◆ Texto extraído

OPINIóN
Actualizado 25/09/2024 08:28:16
Raúl Izquierdo

La guerra es tan antigua como la propia humanidad. De hecho, no podemos entender la historia sin hacer referencia a múltiples batallas, asedios y luchas, de todos los colores, tiempos y lugares. Aunque nos parezca mentira, disfrutamos ahora en algunos sitios del mundo del mayor período de no guerra, aunque la tensión esté ahí. Pero en otros sitios del planeta, la guerra está presente. Muchos conflictos tienen su origen en afrentas históricas, en la codicia por el dinero, los recursos o los territorios, en la venganza o en la necesidad de estar por encima del otro. Además, las guerras son un buen negocio para los que venden armas o trafican con ellas (muchos países de nuestra Europa civilizada que firman tratados de paz y a la vez venden tanques y aviones para que otros los usen),, pero la mayoría de las consecuencias de una guerra son desastrosas, porque se destruyen hogares y ciudades, se rompen familias y comunidades, se hiere o se mata a muchos seres humanos y sobre todo, se roba a la esperanza a naciones y a personas. La huella de la guerra queda marcada en el corazón de quien la vive durante mucho tiempo. A mis abuelos, que participaron en la guerra civil, siempre les quedó una herida en el recuerdo. Todos pierden en una guerra, aunque unos digan que ganan.

Al final, la guerra es el fracaso del diálogo y la empatía, de la visión del bien común y de la propia humanidad y es una de las cosas que nos recuerda que somos más animales que racionales. El ser humano, hecho para crear, acaba siendo destructor, capaz de los gestos más generosos, llenos de amor, entrega y servicio, pero también de las acciones más ruines y miserables. La guerra nos aleja de la utopía, y nos convierte en peones de intereses de algunos. A veces la “patria” o la “bandera” han sido usados para el sacrificio de carne en los campos de batalla, sin miramientos. Miles, millones de soldados, de mujeres, de niños. Un horror. Un desastre. Ya es el colmo tener que luchar por la paz con la guerra, ya es el colmo ahogar la tierra con sangre y no empaparla de agua, trabajo y semillas.

◆ Extracto de filas

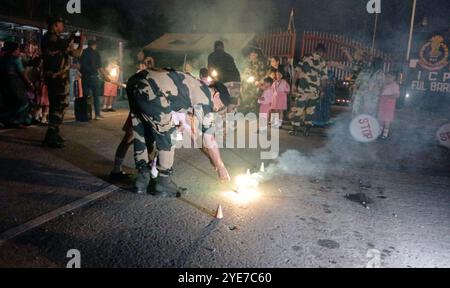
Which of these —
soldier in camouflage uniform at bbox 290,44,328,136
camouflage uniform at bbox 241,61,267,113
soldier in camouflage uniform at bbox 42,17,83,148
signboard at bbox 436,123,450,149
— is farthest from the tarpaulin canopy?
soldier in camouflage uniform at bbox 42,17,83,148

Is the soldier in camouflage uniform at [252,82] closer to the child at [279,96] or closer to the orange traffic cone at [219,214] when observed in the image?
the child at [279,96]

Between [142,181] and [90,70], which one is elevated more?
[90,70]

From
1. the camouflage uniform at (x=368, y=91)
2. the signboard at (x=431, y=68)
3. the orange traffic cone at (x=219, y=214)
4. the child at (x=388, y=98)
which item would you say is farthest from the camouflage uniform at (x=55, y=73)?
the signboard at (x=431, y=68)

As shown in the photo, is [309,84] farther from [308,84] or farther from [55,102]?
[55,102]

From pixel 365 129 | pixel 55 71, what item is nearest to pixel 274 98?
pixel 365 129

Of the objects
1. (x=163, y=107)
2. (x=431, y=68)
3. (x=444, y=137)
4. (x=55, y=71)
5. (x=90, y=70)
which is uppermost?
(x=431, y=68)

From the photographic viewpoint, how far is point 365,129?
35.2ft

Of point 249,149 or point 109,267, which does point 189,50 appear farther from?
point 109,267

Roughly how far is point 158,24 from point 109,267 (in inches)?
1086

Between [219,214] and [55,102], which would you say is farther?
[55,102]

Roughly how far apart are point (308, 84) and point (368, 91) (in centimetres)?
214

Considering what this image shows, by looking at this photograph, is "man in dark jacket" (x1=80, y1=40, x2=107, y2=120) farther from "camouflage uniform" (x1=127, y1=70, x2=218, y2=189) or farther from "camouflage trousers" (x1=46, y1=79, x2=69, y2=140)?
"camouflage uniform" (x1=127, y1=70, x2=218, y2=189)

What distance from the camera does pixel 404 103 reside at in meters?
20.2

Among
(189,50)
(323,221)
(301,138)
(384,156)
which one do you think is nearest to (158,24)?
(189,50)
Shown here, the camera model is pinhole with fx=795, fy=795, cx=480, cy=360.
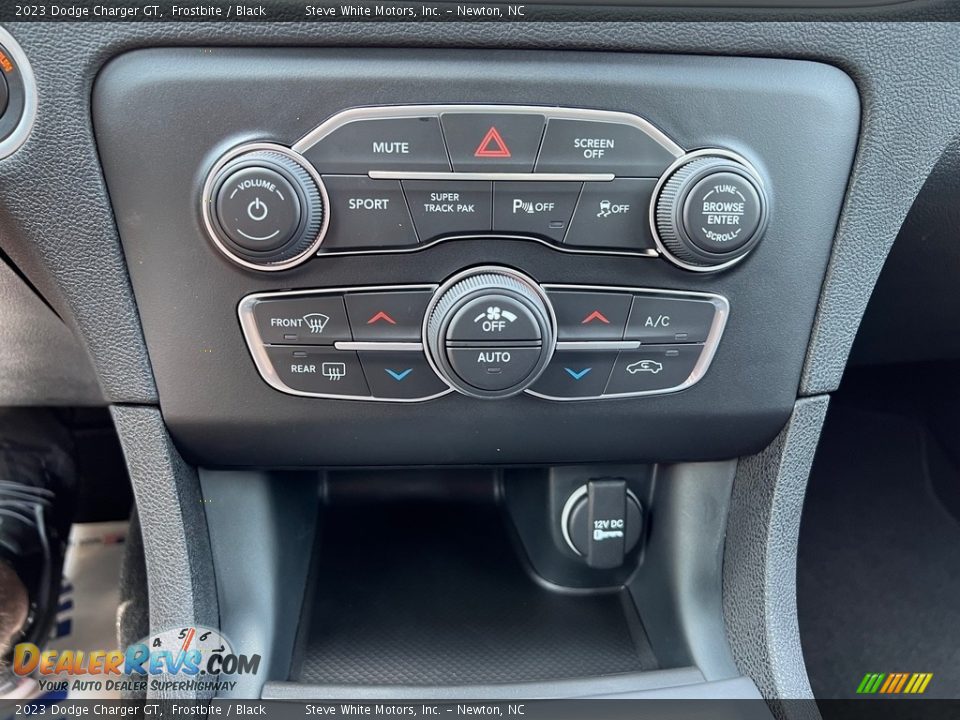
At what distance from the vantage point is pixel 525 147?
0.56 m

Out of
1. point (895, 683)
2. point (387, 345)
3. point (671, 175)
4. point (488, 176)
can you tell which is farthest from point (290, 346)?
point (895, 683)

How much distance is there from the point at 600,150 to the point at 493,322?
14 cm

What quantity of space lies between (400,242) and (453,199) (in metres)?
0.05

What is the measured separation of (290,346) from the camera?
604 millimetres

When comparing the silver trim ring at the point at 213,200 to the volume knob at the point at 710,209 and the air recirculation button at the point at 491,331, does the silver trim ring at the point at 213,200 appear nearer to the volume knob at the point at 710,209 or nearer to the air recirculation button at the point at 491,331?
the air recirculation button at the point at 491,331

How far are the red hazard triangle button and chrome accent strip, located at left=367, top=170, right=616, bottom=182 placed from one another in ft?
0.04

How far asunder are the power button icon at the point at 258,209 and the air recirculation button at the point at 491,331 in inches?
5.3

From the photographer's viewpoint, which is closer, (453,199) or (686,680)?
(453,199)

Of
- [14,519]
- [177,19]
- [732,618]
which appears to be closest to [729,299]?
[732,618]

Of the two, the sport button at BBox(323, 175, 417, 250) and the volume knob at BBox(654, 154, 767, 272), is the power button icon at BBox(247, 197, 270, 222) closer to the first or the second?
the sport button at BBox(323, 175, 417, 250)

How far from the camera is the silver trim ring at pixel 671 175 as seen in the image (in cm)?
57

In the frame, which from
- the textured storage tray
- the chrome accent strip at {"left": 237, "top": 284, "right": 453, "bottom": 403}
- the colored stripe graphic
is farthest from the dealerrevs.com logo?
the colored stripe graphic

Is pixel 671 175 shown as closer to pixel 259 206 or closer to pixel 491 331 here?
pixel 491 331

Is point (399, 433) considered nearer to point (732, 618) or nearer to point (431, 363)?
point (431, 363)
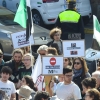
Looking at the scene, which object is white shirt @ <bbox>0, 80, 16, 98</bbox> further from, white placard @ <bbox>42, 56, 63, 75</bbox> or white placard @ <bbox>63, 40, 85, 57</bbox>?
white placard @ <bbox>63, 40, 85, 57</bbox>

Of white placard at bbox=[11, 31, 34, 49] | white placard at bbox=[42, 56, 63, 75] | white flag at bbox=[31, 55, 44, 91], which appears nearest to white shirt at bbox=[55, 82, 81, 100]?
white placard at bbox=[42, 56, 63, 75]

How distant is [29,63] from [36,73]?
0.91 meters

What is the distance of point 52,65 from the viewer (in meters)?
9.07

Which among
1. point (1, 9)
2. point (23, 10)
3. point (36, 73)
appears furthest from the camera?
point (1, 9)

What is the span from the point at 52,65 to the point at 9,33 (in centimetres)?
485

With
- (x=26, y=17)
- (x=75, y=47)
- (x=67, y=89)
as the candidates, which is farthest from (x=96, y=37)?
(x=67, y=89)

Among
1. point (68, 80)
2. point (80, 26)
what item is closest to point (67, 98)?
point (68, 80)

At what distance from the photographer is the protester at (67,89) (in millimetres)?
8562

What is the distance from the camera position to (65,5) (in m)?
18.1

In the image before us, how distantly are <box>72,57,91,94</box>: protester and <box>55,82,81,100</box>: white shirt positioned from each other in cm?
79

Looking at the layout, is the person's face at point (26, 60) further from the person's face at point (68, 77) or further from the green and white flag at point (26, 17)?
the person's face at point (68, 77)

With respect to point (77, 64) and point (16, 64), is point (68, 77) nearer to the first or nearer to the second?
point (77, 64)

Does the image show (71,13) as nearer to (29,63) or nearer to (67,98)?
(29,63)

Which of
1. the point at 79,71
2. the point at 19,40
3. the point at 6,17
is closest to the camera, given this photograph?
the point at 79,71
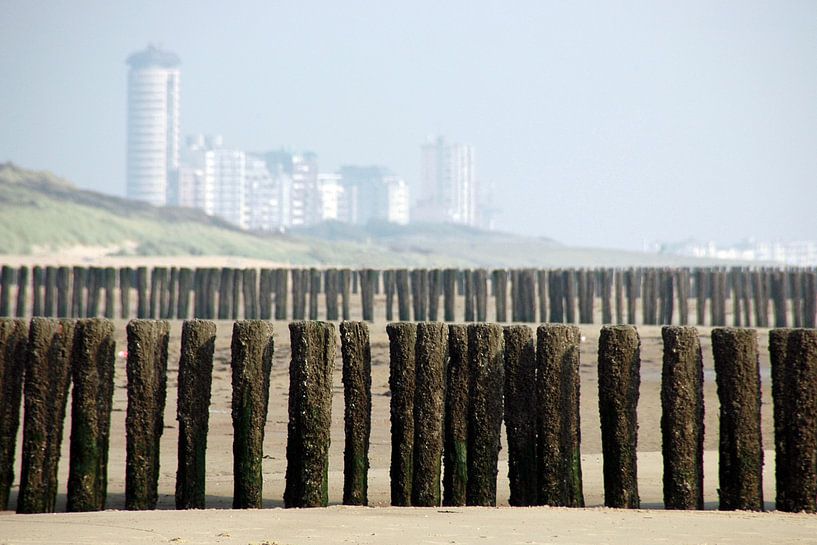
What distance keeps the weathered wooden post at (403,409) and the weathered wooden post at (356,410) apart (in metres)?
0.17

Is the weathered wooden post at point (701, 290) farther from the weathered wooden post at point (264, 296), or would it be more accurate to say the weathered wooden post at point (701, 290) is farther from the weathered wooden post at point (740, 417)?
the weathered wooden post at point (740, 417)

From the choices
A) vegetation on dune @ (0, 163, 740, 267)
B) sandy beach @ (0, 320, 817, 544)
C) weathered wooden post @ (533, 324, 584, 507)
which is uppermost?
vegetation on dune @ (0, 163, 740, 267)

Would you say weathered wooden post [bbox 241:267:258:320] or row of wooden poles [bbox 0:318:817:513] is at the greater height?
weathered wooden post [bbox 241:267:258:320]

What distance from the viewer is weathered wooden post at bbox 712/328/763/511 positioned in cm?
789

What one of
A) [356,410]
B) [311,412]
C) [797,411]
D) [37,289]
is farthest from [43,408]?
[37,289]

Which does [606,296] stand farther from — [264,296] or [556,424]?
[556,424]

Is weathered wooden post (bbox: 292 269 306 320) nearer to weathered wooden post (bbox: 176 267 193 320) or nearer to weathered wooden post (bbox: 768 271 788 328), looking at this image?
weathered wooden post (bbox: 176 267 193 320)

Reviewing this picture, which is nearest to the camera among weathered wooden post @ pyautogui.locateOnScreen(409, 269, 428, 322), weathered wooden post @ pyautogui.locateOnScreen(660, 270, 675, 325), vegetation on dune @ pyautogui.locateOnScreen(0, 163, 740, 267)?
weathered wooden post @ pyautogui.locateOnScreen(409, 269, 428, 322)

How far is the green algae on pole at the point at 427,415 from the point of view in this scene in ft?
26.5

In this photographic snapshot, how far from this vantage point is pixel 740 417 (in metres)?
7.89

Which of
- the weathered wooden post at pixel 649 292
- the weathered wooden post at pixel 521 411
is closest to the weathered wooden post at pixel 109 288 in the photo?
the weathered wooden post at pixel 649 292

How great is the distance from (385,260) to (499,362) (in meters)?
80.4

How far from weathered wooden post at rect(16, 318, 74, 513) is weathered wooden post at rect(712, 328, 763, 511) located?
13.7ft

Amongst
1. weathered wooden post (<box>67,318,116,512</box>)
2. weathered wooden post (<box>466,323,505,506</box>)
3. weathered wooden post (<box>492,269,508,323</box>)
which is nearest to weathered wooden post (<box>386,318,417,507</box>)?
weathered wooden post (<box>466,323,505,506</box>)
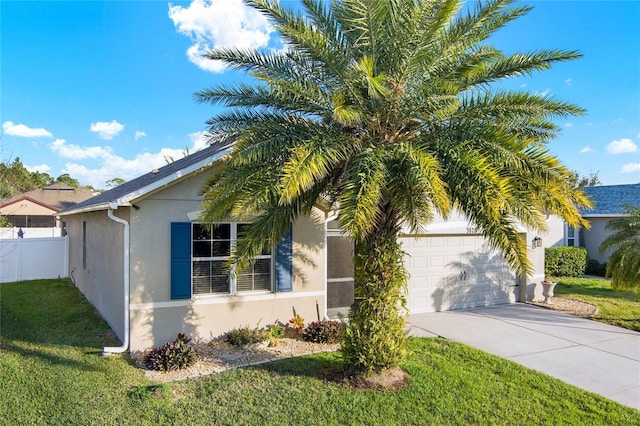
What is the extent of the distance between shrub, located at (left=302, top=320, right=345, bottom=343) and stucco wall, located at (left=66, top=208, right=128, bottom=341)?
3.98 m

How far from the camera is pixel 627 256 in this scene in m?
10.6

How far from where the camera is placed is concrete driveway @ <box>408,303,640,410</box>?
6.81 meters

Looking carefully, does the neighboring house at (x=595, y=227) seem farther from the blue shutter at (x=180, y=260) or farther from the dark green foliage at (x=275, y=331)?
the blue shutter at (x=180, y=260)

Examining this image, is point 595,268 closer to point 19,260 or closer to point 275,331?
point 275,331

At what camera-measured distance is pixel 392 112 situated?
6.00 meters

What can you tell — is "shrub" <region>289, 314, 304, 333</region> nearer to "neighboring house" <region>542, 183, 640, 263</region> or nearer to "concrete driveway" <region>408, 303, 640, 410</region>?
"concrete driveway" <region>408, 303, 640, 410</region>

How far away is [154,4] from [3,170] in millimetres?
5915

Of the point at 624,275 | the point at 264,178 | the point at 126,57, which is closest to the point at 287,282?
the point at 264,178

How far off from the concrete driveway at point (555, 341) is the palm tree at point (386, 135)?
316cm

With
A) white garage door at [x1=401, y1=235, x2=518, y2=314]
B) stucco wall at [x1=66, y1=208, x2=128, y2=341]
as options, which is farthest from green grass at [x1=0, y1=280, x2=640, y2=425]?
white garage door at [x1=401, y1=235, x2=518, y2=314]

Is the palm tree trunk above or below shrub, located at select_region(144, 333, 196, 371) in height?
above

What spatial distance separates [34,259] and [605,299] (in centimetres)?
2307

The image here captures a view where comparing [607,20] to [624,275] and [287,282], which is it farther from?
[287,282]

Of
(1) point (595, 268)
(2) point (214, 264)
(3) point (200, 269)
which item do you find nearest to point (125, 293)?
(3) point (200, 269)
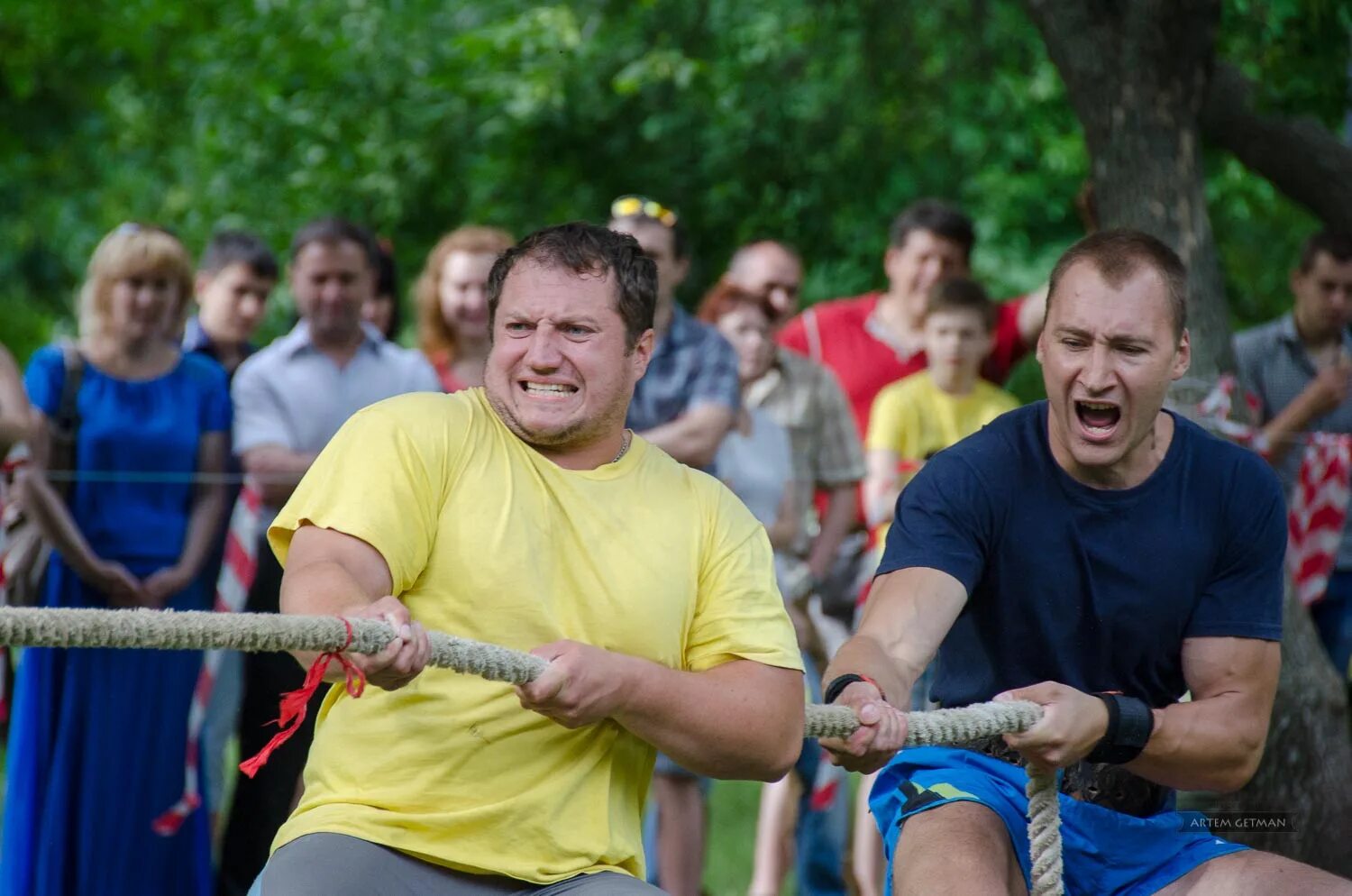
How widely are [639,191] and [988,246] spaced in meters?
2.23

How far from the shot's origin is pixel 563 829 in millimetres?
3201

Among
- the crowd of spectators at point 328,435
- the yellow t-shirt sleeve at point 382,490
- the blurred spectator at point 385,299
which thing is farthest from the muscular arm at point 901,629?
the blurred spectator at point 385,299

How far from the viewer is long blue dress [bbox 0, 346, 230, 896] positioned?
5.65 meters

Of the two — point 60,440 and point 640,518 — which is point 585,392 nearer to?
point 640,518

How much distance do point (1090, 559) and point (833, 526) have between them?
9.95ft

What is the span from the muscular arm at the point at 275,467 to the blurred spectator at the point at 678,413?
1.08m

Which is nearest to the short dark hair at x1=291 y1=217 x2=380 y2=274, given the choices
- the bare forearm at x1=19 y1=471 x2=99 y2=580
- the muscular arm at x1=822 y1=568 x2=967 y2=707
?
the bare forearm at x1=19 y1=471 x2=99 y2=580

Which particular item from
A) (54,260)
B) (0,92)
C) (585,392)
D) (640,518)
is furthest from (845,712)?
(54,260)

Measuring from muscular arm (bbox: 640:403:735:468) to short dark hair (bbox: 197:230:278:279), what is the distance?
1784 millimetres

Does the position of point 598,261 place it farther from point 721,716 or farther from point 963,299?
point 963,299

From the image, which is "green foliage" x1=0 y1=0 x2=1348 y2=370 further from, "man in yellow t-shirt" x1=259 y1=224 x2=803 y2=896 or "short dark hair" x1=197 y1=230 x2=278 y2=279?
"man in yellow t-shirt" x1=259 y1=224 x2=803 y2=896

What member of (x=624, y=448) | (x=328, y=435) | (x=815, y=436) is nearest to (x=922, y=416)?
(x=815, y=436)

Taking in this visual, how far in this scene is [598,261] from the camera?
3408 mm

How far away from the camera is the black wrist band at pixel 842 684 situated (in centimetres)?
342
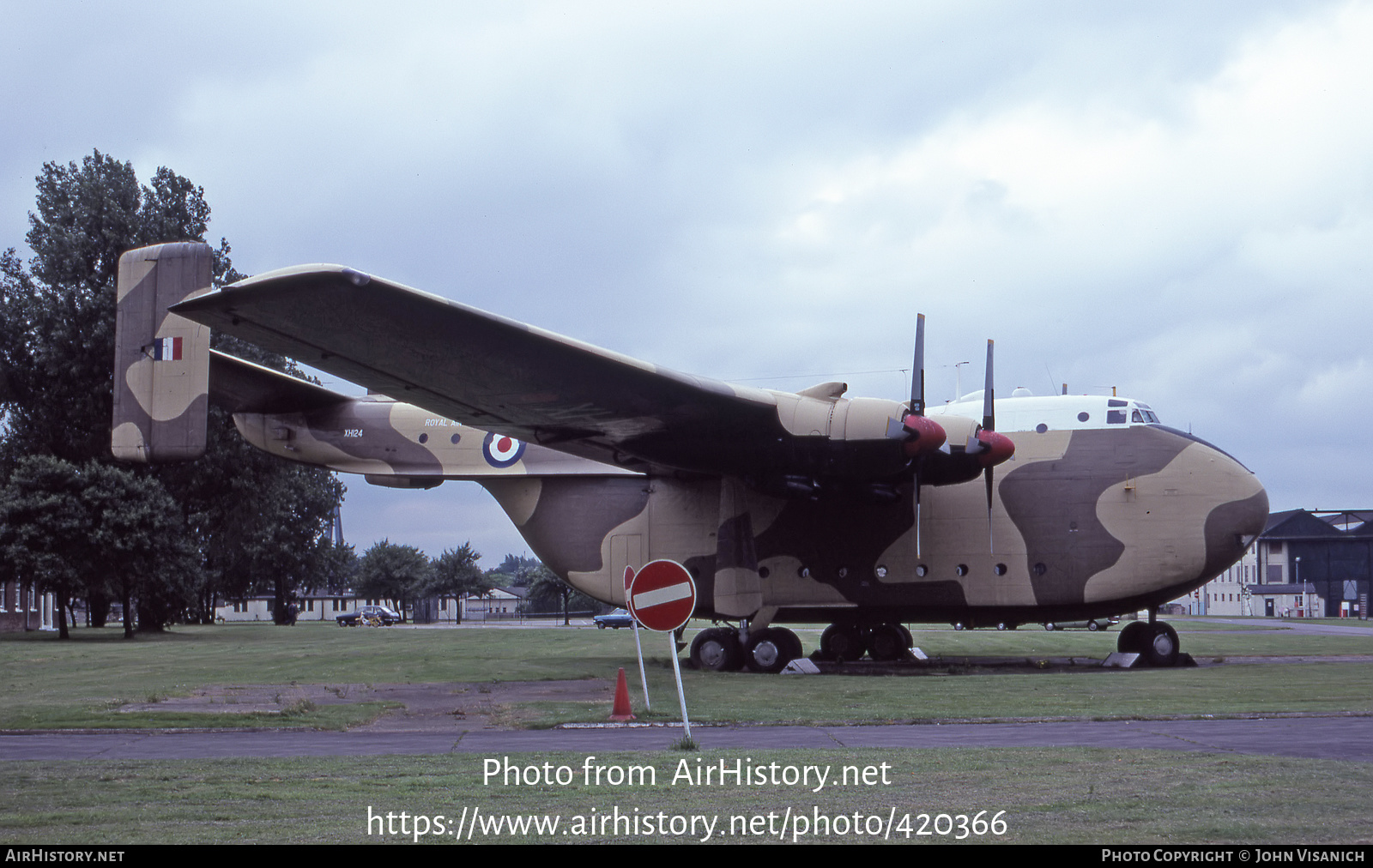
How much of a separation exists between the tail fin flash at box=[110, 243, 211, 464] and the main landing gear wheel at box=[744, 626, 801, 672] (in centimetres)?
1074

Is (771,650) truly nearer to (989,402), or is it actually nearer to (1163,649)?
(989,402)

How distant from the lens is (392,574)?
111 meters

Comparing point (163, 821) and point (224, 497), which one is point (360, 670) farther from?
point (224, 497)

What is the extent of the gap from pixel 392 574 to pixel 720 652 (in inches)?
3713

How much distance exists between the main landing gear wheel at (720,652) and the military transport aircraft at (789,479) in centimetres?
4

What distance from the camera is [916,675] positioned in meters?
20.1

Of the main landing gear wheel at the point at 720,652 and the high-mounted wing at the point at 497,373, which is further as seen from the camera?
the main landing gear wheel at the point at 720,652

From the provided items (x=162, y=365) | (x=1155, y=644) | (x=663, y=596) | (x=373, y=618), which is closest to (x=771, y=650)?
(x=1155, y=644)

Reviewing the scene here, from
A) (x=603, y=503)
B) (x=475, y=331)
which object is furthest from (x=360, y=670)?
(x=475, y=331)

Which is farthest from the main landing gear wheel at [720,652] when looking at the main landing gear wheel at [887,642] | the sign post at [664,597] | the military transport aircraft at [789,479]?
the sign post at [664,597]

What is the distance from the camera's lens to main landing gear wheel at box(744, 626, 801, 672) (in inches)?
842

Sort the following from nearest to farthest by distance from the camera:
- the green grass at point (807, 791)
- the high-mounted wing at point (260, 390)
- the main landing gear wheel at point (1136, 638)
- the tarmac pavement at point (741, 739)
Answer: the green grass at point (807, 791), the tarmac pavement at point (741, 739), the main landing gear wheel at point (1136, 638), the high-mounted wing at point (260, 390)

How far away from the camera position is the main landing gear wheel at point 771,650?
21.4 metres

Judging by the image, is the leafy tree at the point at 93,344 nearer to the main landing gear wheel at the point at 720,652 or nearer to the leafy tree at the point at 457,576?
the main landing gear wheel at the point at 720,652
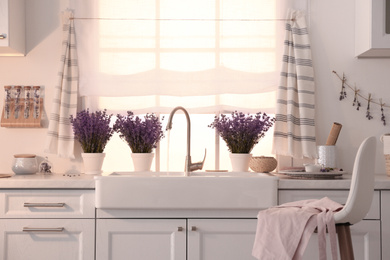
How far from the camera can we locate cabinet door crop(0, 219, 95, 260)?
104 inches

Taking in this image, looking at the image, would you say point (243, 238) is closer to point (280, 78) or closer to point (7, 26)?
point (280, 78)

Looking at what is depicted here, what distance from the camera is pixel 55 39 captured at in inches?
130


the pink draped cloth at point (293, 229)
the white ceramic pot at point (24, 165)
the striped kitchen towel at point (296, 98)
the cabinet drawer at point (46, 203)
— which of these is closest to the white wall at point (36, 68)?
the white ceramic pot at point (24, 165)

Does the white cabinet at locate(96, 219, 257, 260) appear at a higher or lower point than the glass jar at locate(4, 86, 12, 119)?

◆ Objetivo del ejercicio
Transcribe sin cambiar nada un trozo del texto sobre la guerra: empieza en las palabras "Al final, la" y para justo después de "trabajo y semillas.". Estas filas vienen de otra fuente.

◆ Respuesta
Al final, la guerra es el fracaso del diálogo y la empatía, de la visión del bien común y de la propia humanidad y es una de las cosas que nos recuerda que somos más animales que racionales. El ser humano, hecho para crear, acaba siendo destructor, capaz de los gestos más generosos, llenos de amor, entrega y servicio, pero también de las acciones más ruines y miserables. La guerra nos aleja de la utopía, y nos convierte en peones de intereses de algunos. A veces la “patria” o la “bandera” han sido usados para el sacrificio de carne en los campos de batalla, sin miramientos. Miles, millones de soldados, de mujeres, de niños. Un horror. Un desastre. Ya es el colmo tener que luchar por la paz con la guerra, ya es el colmo ahogar la tierra con sangre y no empaparla de agua, trabajo y semillas.